Practitioner framing: which of these 8 signals best predicts forward
returns on the same set of US large-cap observations 2014-2024?
"""

from __future__ import annotations

import csv
import random
import sys
from collections import defaultdict
from datetime import date, datetime
from math import comb
from pathlib import Path

REPO_ROOT = Path(__file__).resolve().parent.parent
sys.path.insert(0, str(REPO_ROOT))

from src.compute_forward_return import compute_forward_return, excess_return  # noqa: E402
from src.fetch_prices import PriceClient  # noqa: E402
from src.fetch_sec import SECClient, extract_inputs  # noqa: E402
from src.compute_nopat import normalized_tax_rate  # noqa: E402


def _fnum(s):
    try: return float(s) if s not in (None, "") else None
    except ValueError: return None


def _binom_p_one_sided(n, k):
    if n == 0: return 1.0
    return sum(comb(n, i) for i in range(k, n + 1)) / (2 ** n)

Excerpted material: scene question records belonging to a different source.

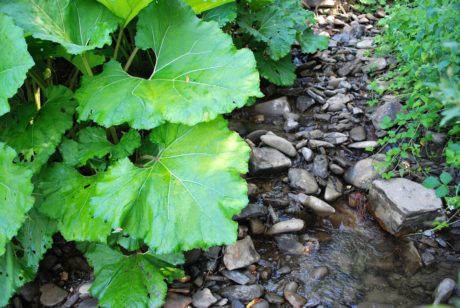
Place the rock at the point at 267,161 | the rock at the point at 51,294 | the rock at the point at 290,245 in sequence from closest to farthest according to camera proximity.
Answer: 1. the rock at the point at 51,294
2. the rock at the point at 290,245
3. the rock at the point at 267,161

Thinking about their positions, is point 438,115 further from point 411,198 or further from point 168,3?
point 168,3

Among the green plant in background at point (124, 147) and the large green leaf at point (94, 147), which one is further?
the large green leaf at point (94, 147)

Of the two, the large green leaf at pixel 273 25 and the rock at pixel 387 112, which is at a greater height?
the large green leaf at pixel 273 25

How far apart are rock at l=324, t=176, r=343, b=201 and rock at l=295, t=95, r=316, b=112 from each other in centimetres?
73

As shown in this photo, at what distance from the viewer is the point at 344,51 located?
148 inches

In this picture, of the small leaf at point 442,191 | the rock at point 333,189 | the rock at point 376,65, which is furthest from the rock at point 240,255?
the rock at point 376,65

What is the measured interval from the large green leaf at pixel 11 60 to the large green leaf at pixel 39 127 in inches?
13.3

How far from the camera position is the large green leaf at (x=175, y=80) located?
185 cm

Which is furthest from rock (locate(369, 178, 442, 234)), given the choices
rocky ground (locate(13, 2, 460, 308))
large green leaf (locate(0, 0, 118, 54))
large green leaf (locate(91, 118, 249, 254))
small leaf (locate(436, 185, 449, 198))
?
large green leaf (locate(0, 0, 118, 54))

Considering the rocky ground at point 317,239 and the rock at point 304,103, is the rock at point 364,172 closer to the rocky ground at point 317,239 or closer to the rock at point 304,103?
the rocky ground at point 317,239

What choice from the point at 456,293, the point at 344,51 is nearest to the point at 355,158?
the point at 456,293

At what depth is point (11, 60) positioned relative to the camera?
180 cm

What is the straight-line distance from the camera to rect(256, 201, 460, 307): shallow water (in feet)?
7.11

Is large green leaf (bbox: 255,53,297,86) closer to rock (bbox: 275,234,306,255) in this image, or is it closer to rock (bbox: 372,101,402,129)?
rock (bbox: 372,101,402,129)
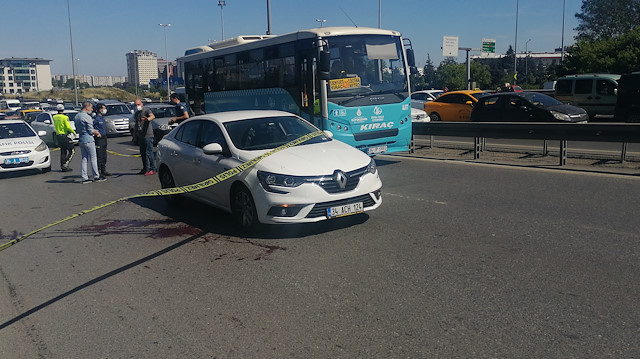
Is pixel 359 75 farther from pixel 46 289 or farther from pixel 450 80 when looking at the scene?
pixel 450 80

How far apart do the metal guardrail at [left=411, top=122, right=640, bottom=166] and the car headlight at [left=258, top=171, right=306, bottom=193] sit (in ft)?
25.5

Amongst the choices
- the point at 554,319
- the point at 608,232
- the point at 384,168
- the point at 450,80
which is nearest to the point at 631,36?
the point at 450,80

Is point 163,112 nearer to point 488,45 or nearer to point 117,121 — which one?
point 117,121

def _bootstrap_ci(hits, n_resamples=5_000, seed=20260518):
    if not hits or len(hits) < 3: return float("nan"), float("nan")
    rng = random.Random(seed)
    n = len(hits)
    samples = sorted(sum(rng.choice(hits) for _ in range(n)) / n for _ in range(n_resamples))
    return samples[int(0.025 * n_resamples)], samples[int(0.975 * n_resamples)]

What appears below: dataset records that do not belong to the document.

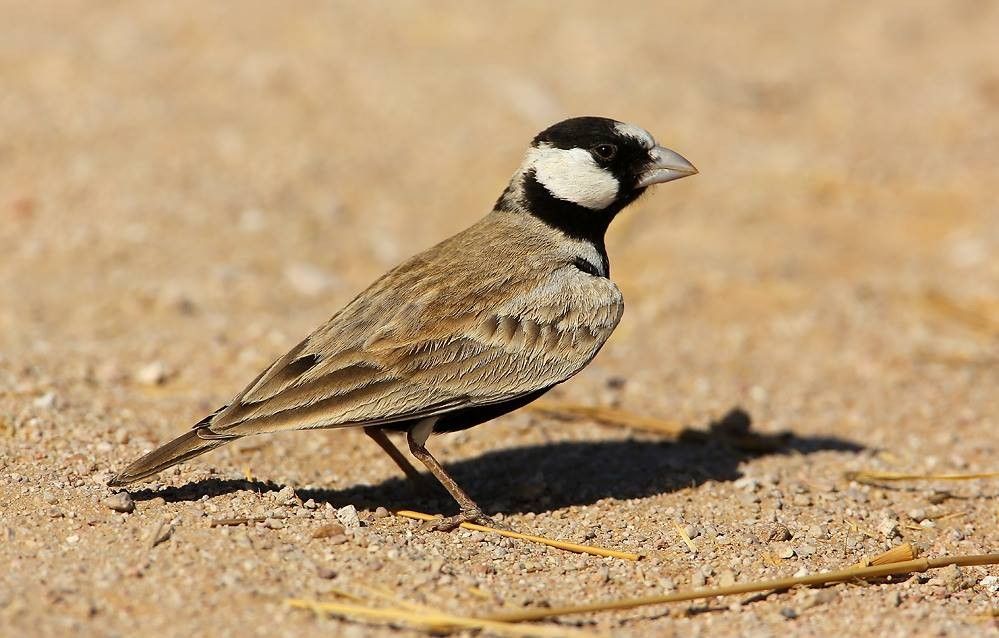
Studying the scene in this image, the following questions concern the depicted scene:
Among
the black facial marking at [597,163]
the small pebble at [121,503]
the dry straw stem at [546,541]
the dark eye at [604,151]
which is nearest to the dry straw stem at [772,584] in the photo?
the dry straw stem at [546,541]

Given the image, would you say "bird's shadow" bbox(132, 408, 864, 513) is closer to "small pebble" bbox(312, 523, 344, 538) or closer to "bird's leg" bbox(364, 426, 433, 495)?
"bird's leg" bbox(364, 426, 433, 495)

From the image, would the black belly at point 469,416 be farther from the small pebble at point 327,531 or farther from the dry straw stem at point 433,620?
the dry straw stem at point 433,620

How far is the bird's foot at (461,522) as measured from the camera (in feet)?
16.4

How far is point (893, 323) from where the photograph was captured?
8.34 meters

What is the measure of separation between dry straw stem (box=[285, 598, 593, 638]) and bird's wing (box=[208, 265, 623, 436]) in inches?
37.9

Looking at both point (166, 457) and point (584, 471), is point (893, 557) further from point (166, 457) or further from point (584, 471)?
point (166, 457)

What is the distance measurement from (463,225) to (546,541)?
4.97 meters

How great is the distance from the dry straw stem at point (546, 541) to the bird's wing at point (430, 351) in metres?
0.50

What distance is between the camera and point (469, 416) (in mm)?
5160

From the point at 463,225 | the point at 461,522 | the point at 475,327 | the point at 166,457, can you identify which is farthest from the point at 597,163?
the point at 463,225

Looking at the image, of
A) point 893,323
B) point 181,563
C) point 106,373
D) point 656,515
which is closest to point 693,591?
point 656,515

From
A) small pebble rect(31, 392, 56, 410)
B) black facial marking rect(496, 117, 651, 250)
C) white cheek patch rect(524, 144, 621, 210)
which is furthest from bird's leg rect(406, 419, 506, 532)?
small pebble rect(31, 392, 56, 410)

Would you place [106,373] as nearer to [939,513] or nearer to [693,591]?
[693,591]

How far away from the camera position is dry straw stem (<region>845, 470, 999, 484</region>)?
5.90 m
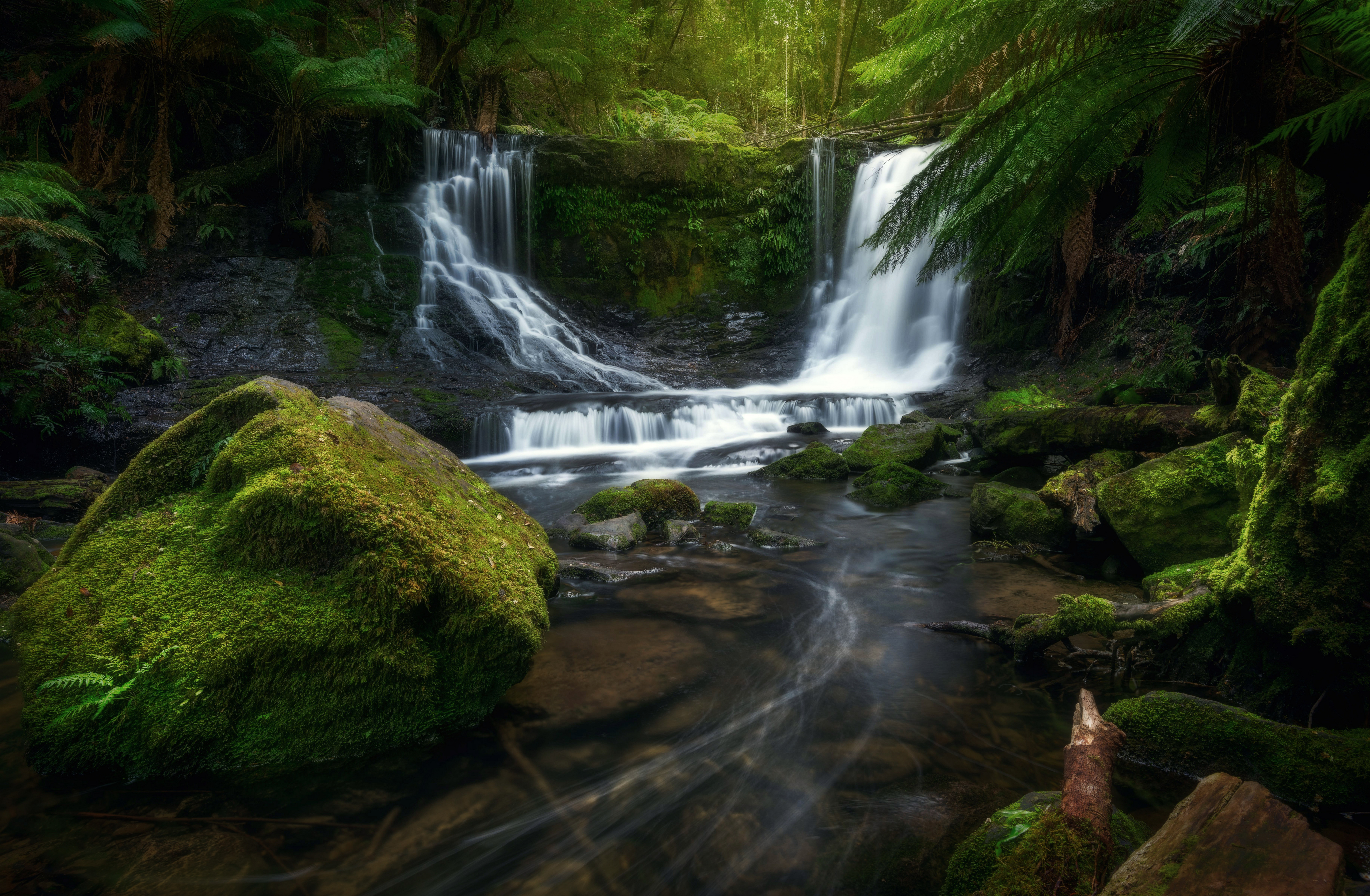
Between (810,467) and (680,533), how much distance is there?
3.11m

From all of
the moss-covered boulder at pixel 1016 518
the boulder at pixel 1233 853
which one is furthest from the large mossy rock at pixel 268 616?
the moss-covered boulder at pixel 1016 518

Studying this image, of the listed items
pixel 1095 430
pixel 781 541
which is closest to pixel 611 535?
pixel 781 541

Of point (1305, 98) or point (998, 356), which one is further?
point (998, 356)

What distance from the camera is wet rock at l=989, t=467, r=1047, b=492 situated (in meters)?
6.85

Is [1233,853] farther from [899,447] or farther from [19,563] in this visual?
[899,447]

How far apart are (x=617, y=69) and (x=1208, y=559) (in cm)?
1776

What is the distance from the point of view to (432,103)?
14312 millimetres

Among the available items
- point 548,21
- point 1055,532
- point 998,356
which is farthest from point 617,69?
point 1055,532

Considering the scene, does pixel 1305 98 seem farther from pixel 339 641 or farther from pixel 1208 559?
pixel 339 641

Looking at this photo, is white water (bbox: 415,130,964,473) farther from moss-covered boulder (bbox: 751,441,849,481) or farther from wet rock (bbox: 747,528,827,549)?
wet rock (bbox: 747,528,827,549)

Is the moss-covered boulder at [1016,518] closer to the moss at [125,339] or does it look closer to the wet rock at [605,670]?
the wet rock at [605,670]

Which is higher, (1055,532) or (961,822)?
(1055,532)

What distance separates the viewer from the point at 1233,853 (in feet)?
4.17

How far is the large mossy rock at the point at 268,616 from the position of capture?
93.9 inches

def _bootstrap_ci_by_year(hits_by_year, n_resamples=5_000, seed=20260518):
    """Year-clustered bootstrap: resample whole fiscal years (with replacement),
    not individual observations. Proper inference under within-year
    correlation in stock returns.

    Each resample picks Y years with replacement (where Y is the number of
    fiscal years observed); the resampled accuracy aggregates hits across
    those years."""
    years = list(hits_by_year.keys())
    if len(years) < 3: return float("nan"), float("nan")
    rng = random.Random(seed)
    Y = len(years)
    samples = []
    for _ in range(n_resamples):
        picked = [rng.choice(years) for _ in range(Y)]
        all_hits = [h for yr in picked for h in hits_by_year[yr]]
        if all_hits:
            samples.append(sum(all_hits) / len(all_hits))
    samples.sort()
    if not samples: return float("nan"), float("nan")
    n = len(samples)
    return samples[int(0.025 * n)], samples[int(0.975 * n)]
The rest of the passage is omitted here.